Hegel note quelque part que tous les grands événements surviennent pour ainsi dire deux fois. Il a oublié d’ajouter : une fois comme tragédie et à la fois d’après comme farce.
Karl Marx, Le 18 brumaire de Louis Bonaparte, 1869

De quoi s’agit-il ?

Le 21 avril 2021, une vingtaine de généraux, une centaine de hauts gradés et plus d’un millier d’autres militaires ont signé un appel pour un « retour de l’honneur et du devoir » au sein de la classe politique dans le journal Valeurs Actuelles.

À la fin de cette lettre ouverte, on peut lire cet avertissement : « si rien n’est entrepris, le laxisme continuera à se répandre inexorablement dans la société, provoquant au final une explosion et l’intervention de nos camarades d’active dans une mission périlleuse de protection de nos valeurs civilisationnelles […]. On le voit, il n’est plus temps de tergiverser, sinon, demain la guerre civile mettra un terme à ce chaos croissant, et les morts, dont vous porterez la responsabilité, se compteront par milliers ».

Un peu d’histoire

Ainsi, près de soixante ans après la fin de la guerre d’Algérie, une fraction de l’armée semble encore prête à renouer avec la tentation factieuse. Soucieux de ménager un électorat de plus en plus ouvertement sensible aux thèses de l’extrême droite, le gouvernement tergiverse et relativise la menace. Sans doute a t-il la mémoire courte. Tel n’est pas le cas de la CGT qui dans son histoire, a souvent dû affronter les menées de l’extrême droite. Ce fut particulièrement vrai en avril 1961 quand un « quarteron » de généraux [1] tenta un coup de force pour empêcher la paix en Algérie.

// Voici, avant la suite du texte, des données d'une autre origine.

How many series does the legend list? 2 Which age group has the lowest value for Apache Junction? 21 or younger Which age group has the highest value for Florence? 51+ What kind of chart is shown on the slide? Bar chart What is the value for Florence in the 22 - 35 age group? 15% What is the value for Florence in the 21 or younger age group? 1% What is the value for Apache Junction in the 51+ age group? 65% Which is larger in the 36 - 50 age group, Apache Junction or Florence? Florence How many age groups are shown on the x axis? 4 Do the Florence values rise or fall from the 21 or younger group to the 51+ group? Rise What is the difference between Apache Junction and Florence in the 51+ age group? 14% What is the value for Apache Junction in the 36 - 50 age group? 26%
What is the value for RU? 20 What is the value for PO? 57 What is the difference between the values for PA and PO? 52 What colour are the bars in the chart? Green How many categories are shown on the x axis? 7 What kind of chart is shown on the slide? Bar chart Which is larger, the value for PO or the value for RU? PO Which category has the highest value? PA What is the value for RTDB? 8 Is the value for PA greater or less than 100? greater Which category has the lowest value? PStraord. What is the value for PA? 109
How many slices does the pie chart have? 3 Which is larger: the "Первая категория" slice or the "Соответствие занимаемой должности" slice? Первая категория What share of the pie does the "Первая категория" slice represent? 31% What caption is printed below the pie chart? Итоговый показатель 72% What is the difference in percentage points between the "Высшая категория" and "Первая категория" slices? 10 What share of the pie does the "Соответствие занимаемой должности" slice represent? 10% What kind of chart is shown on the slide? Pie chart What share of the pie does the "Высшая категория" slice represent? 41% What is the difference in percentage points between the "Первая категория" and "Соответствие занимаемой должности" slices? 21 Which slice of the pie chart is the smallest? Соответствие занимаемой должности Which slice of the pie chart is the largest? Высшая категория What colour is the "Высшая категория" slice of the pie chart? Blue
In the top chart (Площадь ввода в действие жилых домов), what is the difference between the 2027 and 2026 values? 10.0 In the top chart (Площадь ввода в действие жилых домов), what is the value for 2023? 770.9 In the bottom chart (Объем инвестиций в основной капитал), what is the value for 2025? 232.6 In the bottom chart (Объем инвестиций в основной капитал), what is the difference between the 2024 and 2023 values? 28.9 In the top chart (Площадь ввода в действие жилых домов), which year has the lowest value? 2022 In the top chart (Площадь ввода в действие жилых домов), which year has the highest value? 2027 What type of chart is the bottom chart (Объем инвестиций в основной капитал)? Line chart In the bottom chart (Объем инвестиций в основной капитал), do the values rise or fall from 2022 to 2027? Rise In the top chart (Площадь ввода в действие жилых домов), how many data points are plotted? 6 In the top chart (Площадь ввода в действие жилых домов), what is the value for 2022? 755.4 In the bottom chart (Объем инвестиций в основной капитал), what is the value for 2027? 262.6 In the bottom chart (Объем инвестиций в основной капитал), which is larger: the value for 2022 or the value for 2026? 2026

Espérant rééditer le coup du 13 mai 1958 [2], une poignée d’activistes et de militaires félons entrent en rébellion dans la nuit du 21 au 22 avril 1961. Si l’opération réussit facilement à Alger, où les autorités militaires et civiles n’opposèrent qu’une molle résistance, les factieux mesurent rapidement la difficulté de leur tâche.

Si le pronunciamiento peut compter sur la sympathie de nombreux cadres de l’armée de Terre, il est loin de faire l’unanimité. L’Aviation et la Marine affichent leur loyalisme et dans l’active les cadres gaullistes resserrent les rangs autour du Président de la République, Charles de Gaulle. De leur côté, les soldats du contingent, répugnent à soutenir une aventure qui signifie surtout la poursuite de la guerre.

En métropole, dès l’annonce du coup de force, la résistance s’organise, elle retrouve les accents des grandes mobilisations antifascistes d’avant-guerre. Dès le 22 avril, les représentants de la CGT, de la FEN, de l’UNEF et de la CFTC s’accordent sur le principe d’une riposte commune qui prendra la forme d’un appel à un arrêt national de travail le 24 avril.

De nombreux comités antifascistes se reconstituent dans toute la France et dans certaines entreprises (Renault par exemple) la CGT met sur pied des milices ouvrières.

Le 24 avril, plusieurs millions de travailleurs cessent le travail. Meetings et manifestations unitaires se déploient sur tout le territoire pour condamner les putschistes et exiger un règlement rapide du confit algérien.

Cette action « résolue et puissante de la classe ouvrière » balaie les dernières préventions des soldats du contingent qui manifestent ouvertement leur refus d’obéir aux factieux. En France, l’opinion publique manifeste, dans sa très large majorité, le souhait d’un règlement rapide du confit algérien.

Le 25 avril, l’insurrection miliaire s’effondre d’elle-même. Le général Challe annonce sa reddition. De fait, si une large majorité des séditieux rentrent dans le rang, la fraction la plus déterminée des ultras de l’Algérie française rejoint l’Organisation de l’armée secrète (OAS).

Pour la CGT et la gauche en général, l’OAS devient le nouveau visage du fascisme qu’il convient de combattre en priorité. Entre novembre 1961 et février 1962, la centrale ouvrière mobilise activement pour la paix et contre le terrorisme. Le 8 février, la répression aveugle des policiers fait neuf victimes au métro Charonne.

 

[1] Il s’agit des généraux Challe, Jouhaud, Salan et Zeller

[2] Le 13 mai, à Alger, une manifestation organisée en hommage à la mémoire de trois jeunes soldats prisonniers exécutés par le FLN tourne à la l’émeute. Menée par Pierre Lagaillarde, un ultra de l’Algérie française, la foule envahit le gouvernement général sans rencontrer de résistance sérieuse. Un Comité de salut public est constitué dont le général Salan prend la tête. En soirée, Benoît Frachon dénonce le « coup de force militaire d’Alger » et la grave menace qu’il fait peser sur la République.